Document passage
start
3.3. Value Levers and Streams

Whether an organization chooses to use IoT to serve its internal or its external customers, the expenditure can only be considered justifiable if the produced value outweighs the investment that is required [3]. However, the idea of value must be broadened to cover the overall value generated for all stakeholders (such as employees, consumers, investors, and suppliers) in order to conduct a thorough investment appraisal of IoT [133]. Real world visibility and business process deconstruction are the two key ways in which organizations can derive business value from the IoT, according to [36]. The ability of IoT to connect physical and digital words is related to real words being visible. This allows for more effective optimization and better decision making by giving businesses real-time insights on what is happening in the outside world. Business process decomposition refers to the reality that more decentralized business processes are made possible by the dispersed nature of the IoT infrastructure, leading to improved scalability, performance, and creativity [37].
Unfortunately, adding value alone is insufficient. Value is only meaningful in an enterprise environment when it is captured and monetized [134,135] either directly or indirectly (as tangible benefits or intangible benefits). According to research such as [37], the primary forces behind value generation and value capture for traditional and IoT products can be captured (see Figure 3).
IoT solutions, in contrast to conventional products and services, generally generate value for many stakeholders [19,136] as they span organizational boundaries and intimately connect suppliers and consumers in ongoing interactions beyond the moment of sale [38,137]. IoT solutions, for instance, deliver value to both the provider and the user by offering at the same time several benefits. Additionally, the value therefore produced is greater than monetary compensation [138,139]. According to [140], when the IoT promotes ongoing client contacts, it creates a situation where both users and providers are influenced. Nonetheless, the authors of [45] demonstrated in their comprehensive study on the advantages and hazards of IoT adoption in enterprises that the lower acceptance rate of IoT solutions is related to associated risks (e.g., by policies, regulations, challenges, or mistrust). It is crucial to show the consumer the value and possible benefits of the IoT solution in order to mitigate these risks.
In light of this, the authors of [141] recommend that IoT solutions be conceptualized in a way that smart things are viewed as boundary objects that enable dual value creation. First, the user gains from the product’s front-stage usage by generating and capturing value while it is being used, whether through remote control, monitoring, or optimization. The supplier, on the other hand, profits from backstage analytics, such as data aggregation, data analytics, or decision making [141,142]. The vendor of the solution can then create value in the future by creating new and improved offerings based on ongoing client relationships and information learned from backstage analytics [140]. In turn, this raises the value of upcoming procedures, products and services. IoT solutions, sometimes referred to as front-stage value and backstage value, respectively, create value for both customers and enterprises (providers and XaaS). Figure 4 summarizes the main distinctions between the business value perspectives on IT and IoT.
end
Records shown
start
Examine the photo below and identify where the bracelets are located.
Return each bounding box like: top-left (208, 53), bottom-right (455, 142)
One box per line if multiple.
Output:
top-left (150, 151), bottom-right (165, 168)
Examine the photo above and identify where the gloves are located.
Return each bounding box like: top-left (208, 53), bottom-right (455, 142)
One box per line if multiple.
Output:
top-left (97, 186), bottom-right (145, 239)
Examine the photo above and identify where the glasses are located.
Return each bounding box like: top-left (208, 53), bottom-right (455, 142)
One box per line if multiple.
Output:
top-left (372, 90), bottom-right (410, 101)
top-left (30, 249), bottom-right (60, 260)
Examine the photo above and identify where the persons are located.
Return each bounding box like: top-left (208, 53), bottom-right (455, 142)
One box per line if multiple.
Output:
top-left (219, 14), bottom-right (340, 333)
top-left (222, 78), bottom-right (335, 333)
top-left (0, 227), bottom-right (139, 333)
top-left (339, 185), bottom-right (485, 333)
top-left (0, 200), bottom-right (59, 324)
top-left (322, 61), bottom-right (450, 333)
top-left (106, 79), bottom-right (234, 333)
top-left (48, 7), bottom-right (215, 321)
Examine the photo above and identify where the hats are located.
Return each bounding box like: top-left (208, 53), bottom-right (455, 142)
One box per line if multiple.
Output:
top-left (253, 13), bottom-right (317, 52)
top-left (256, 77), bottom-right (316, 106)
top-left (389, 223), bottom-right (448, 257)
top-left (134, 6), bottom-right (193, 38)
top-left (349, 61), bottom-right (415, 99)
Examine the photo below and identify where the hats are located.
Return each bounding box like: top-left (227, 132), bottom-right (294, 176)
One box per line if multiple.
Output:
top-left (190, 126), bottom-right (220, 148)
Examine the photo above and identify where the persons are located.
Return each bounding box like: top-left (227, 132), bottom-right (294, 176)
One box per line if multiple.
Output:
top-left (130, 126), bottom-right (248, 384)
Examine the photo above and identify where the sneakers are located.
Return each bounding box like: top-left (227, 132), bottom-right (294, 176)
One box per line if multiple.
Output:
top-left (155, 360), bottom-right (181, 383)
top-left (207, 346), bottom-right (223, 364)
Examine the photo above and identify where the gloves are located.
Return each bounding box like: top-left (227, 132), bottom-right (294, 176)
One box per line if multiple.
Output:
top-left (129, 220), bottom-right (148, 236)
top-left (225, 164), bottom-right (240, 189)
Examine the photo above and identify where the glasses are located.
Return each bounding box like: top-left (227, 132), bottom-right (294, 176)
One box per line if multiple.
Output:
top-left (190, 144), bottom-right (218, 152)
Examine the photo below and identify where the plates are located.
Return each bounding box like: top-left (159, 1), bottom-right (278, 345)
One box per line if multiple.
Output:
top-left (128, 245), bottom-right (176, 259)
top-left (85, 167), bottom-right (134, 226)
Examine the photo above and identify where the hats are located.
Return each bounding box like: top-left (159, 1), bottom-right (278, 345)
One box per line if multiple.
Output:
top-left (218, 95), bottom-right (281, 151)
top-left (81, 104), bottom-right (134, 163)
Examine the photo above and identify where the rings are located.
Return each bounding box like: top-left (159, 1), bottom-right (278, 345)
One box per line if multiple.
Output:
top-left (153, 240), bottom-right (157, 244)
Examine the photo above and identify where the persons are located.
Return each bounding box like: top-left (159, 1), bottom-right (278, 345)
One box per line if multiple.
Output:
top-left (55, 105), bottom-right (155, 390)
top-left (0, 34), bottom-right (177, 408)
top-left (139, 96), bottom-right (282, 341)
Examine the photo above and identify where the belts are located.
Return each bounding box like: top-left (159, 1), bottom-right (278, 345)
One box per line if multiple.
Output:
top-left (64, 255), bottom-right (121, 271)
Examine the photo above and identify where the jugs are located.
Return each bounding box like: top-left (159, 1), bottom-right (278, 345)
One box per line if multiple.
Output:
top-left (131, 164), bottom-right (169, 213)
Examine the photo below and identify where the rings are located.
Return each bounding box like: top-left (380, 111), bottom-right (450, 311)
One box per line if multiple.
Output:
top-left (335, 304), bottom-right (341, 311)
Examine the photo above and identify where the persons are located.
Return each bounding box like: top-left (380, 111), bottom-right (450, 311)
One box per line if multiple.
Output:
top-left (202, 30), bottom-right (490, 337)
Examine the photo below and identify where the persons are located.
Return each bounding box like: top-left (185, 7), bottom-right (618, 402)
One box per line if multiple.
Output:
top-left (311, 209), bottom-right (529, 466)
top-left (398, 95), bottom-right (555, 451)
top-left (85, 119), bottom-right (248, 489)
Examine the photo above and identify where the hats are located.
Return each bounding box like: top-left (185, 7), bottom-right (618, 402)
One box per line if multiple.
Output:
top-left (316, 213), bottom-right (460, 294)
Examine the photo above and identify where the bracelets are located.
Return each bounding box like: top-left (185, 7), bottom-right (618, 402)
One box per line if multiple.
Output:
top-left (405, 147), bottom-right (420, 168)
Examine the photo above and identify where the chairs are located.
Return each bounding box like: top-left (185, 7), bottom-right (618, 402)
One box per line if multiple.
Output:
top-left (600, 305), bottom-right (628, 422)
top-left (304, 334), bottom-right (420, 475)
end
What you will do
1/ In the entries, copy out the lines verbatim, beginning at the line containing "Examine the photo below and identify where the plates" and stopping after the line containing "top-left (81, 104), bottom-right (134, 163)".
2/ Continue the passage on IoT business value from its last sentence.
The entries have no connection to the passage on IoT business value.

Task-by-task outputs
1/
Examine the photo below and identify where the plates are located.
Return each bounding box like: top-left (159, 1), bottom-right (278, 345)
One box per line if multiple.
Output:
top-left (128, 245), bottom-right (176, 259)
top-left (85, 167), bottom-right (134, 226)
Examine the photo above and identify where the hats are located.
Return each bounding box like: top-left (159, 1), bottom-right (278, 345)
One box per line if multiple.
Output:
top-left (218, 95), bottom-right (281, 151)
top-left (81, 104), bottom-right (134, 163)

2/
Faster time-to-market and the availability of data and information undoubtedly influence value development significantly. Valuable IoT solutions decouple the information flow produced by the device from its physical attributes [133] and mix and integrate “thing”-based and IT-based capabilities [37]. As a result, information (data) generates value in and of itself by enabling data-driven service innovation, real-time customer interactions, and improved customer prediction [143]. The functionality of IoT devices that is based on IT undoubtedly contributes the most value, and the point that each device is linked to the network but also to one another enables the introduction of updates and new features “over the air”. This significantly shortens the innovation time to market, which is crucial for physical products with a longer lifespan than software.
IoT technologies also make it possible to build digital platforms where a variety of actors can profit from the astronomical amount of data that linked devices generate. The value of information is not limited in any way. Quite the opposite, it worsens as more of these technologies are utilized in daily life. IoT is the ideal platform for fostering inter-organizational partnerships and innovation, as well as for utilizing network effects that would eventually benefit all stakeholders due to the abundance of information available there [38]. Additionally, the IoT enables businesses to switch from unit-based revenue streams to value-based pricing, which is more adaptable and is based on the value of the service and the information offered to the end user [144]. This, however, suggests that the provider of the service can quantify the value considerations connected to particular services and offer clients a visible and understandable value proposition.
Eventually, the organization should be able to build a competitive advantage on the back of its IoT investments. This is not as easy as it seems to be in the IoT environment, success resides on the precipice between internal information management and open innovation and collaboration [145]. When the technology and competitive scene is constantly changing, this becomes even more difficult. The authors of [146] contend that organizations should enhance their capacity for integrating, constructing, and reconfiguring internal and external competencies in order to adapt to settings that change quickly. Potential configurations, meanwhile, depend on the particular context that an organization operates in [144]. Given that the effects of technology investments go much beyond the technical aspects of the business model, it is recommended that managers should establish and evaluate their own strategic approach to IoT.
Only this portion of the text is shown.